==== Excerpt provided
Friends with Fitbits: Fitness tracking and taking supply chain planning to the next level

Friends with Fitbits: Fitness Tracking and Taking Supply Chain Planning to the Next Level

It’s been a busy week and I forgot to charge my Fitbit. It has become a habit to make sure that I am getting all my steps in and not just meeting, but exceeding my daily and weekly fitness goals. What does this have to do with supply chain planning? As it turns out, plenty. And I will get to that shortly.

It all began last summer. Our parent company, Dassault Systèmes, places great emphasis on the health and wellbeing of its 14,000+ employees. As one of its many programs, it initiated the “2015 Going the Distance Challenge” here in North America. We were to form teams for a friendly competition to track the miles we walked or the time we worked out. DELMIA Quintiq colleagues, always eager to embrace a challenge, immediately formed several teams. I formed one consisting of a number of participants from our marketing department, so naturally, we were under more pressure than others to come up with a good name. And thus, Friends with Fitbits was born. I purchased my first fitness tracker, set my goals, and the competition began.

When I formed our team, I had the foresight to include one of the founders of our company – Victor Allis, an avid runner and marathon participant with a keen competitive drive. Victor could be visiting customers in three different continents in one week and was still able to challenge us to keep up with his miles. We exercised, we had fun, we supported each other. We took the stairs instead of the elevator. We parked farther from the building to increase the number of steps we took. We tracked our distance and talked about it on a daily basis. I checked my steps throughout the day to make sure I was on track to meet my goals. It became a habit. It was the ongoing and immediate feedback of the fitness tracker on my wrist that helped to change my behavior.
========
▶ **Stated goal 1**
Write out everything in the fitness-tracking post from "When I formed" down to "change my behavior.".
==== Input material
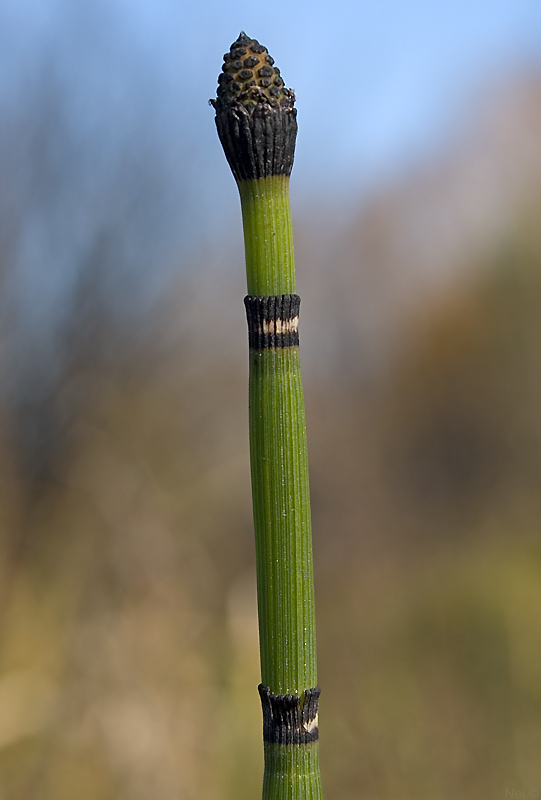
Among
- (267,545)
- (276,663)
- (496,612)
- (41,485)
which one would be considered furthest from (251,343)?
(496,612)

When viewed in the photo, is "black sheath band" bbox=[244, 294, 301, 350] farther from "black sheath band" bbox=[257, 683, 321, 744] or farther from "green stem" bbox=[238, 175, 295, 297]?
"black sheath band" bbox=[257, 683, 321, 744]

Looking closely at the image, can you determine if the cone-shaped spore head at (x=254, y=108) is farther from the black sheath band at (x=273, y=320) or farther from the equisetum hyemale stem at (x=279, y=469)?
the black sheath band at (x=273, y=320)

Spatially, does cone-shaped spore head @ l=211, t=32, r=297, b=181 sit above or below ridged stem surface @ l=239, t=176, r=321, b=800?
above

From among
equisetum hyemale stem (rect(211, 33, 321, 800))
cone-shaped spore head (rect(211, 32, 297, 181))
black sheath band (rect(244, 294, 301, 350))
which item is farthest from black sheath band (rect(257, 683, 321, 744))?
cone-shaped spore head (rect(211, 32, 297, 181))

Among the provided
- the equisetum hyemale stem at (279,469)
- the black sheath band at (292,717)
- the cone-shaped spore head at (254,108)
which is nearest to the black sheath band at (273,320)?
the equisetum hyemale stem at (279,469)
========
▶ **Stated goal 2**
Pick out each line of the records that contains the word "which".

▶ **Correct response 1**
When I formed our team, I had the foresight to include one of the founders of our company – Victor Allis, an avid runner and marathon participant with a keen competitive drive. Victor could be visiting customers in three different continents in one week and was still able to challenge us to keep up with his miles. We exercised, we had fun, we supported each other. We took the stairs instead of the elevator. We parked farther from the building to increase the number of steps we took. We tracked our distance and talked about it on a daily basis. I checked my steps throughout the day to make sure I was on track to meet my goals. It became a habit. It was the ongoing and immediate feedback of the fitness tracker on my wrist that helped to change my behavior.

▶ **Correct response 2**
which one would be considered furthest from (251,343)?
which item is farthest from black sheath band (rect(257, 683, 321, 744))?
which is nearest to the black sheath band at (273,320)?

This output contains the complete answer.